Summary of Tiled Bit Networks: Sub-bit Neural Network Compression Through Reuse Of Learnable Binary Vectors, by Matt Gorbett et al.
Tiled Bit Networks: Sub-Bit Neural Network Compression Through Reuse of Learnable Binary Vectors
by Matt Gorbett, Hossein Shirazi, Indrakshi Ray
First submitted to arxiv on: 16 Jul 2024
Categories
- Main: Machine Learning (cs.LG)
- Secondary: Artificial Intelligence (cs.AI)

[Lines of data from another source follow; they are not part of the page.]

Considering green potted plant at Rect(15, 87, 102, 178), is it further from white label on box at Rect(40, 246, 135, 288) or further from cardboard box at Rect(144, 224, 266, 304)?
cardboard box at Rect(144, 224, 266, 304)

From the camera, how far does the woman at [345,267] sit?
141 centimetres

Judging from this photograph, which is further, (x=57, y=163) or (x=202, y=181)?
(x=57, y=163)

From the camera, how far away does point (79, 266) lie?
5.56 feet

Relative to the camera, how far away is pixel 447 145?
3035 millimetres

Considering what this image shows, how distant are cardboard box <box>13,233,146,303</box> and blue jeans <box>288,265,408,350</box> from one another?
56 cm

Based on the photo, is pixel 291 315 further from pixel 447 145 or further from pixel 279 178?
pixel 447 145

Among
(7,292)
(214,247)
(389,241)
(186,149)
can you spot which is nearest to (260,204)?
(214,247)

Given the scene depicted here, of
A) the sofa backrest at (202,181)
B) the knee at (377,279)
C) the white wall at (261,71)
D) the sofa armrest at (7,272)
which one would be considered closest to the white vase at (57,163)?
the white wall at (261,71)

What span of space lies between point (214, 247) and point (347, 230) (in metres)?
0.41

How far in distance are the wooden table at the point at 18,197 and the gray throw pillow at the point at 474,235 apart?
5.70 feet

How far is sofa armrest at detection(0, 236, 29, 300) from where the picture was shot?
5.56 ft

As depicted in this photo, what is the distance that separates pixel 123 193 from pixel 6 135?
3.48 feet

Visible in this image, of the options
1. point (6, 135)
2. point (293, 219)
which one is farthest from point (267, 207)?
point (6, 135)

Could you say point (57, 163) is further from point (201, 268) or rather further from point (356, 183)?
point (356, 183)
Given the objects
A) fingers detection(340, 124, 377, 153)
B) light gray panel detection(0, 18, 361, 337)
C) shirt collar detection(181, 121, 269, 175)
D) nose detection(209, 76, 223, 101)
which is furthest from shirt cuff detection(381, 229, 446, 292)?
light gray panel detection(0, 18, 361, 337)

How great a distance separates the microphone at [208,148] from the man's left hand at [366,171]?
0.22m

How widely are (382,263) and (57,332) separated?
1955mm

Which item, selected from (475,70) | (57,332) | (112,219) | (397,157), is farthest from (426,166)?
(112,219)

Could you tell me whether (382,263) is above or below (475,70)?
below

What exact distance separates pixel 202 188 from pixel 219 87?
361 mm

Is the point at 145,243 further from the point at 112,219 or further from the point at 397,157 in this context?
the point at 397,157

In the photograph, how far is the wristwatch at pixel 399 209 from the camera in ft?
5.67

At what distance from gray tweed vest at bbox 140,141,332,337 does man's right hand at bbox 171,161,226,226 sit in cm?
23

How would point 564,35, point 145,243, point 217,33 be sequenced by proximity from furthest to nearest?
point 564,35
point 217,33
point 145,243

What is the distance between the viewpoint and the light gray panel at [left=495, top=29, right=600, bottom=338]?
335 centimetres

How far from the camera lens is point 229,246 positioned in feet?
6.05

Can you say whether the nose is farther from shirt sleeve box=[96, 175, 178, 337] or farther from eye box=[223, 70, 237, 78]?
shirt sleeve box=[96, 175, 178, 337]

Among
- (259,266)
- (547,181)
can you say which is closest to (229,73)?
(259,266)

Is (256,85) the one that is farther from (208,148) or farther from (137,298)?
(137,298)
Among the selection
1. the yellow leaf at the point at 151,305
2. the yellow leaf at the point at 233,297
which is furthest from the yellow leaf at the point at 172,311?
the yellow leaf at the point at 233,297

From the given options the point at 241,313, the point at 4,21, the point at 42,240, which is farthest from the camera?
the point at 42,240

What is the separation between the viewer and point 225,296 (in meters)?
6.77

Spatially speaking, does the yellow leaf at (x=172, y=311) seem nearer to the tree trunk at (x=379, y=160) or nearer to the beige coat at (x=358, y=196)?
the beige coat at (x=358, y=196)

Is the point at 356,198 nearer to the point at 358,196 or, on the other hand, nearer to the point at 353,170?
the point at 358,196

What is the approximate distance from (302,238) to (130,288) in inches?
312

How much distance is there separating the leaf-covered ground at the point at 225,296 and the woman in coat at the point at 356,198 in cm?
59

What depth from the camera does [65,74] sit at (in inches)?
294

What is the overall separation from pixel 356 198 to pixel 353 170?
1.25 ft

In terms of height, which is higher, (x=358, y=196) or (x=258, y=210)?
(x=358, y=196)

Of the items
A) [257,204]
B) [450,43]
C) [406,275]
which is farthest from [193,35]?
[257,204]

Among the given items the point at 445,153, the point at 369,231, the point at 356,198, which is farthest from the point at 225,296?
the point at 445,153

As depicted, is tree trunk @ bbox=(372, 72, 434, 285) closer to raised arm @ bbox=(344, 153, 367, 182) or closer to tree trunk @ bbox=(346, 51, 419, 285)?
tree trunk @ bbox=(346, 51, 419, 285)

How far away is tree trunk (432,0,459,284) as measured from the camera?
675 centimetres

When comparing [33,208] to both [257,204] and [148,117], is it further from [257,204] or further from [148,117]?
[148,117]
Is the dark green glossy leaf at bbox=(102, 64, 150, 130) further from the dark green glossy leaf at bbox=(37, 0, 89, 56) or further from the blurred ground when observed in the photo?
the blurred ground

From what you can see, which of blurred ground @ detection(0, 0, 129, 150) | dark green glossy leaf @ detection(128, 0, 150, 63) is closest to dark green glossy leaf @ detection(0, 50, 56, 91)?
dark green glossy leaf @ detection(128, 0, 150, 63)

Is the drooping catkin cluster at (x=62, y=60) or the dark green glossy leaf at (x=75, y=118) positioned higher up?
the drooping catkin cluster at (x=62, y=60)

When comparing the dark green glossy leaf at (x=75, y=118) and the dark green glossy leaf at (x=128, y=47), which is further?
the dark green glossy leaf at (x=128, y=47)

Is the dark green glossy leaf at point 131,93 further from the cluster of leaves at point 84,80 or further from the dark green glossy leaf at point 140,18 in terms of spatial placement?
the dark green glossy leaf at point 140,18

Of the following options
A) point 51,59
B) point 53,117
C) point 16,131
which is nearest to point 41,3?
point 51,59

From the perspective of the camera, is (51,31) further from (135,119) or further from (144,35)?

GrooveSquid.com Paper Summaries
GrooveSquid.com’s goal is to make artificial intelligence research accessible by summarizing AI papers in simpler terms. Each summary below covers the same AI paper, written at different levels of difficulty. The medium difficulty and low difficulty versions are original summaries written by GrooveSquid.com, while the high difficulty version is the paper’s original abstract. Feel free to learn from the version that suits you best!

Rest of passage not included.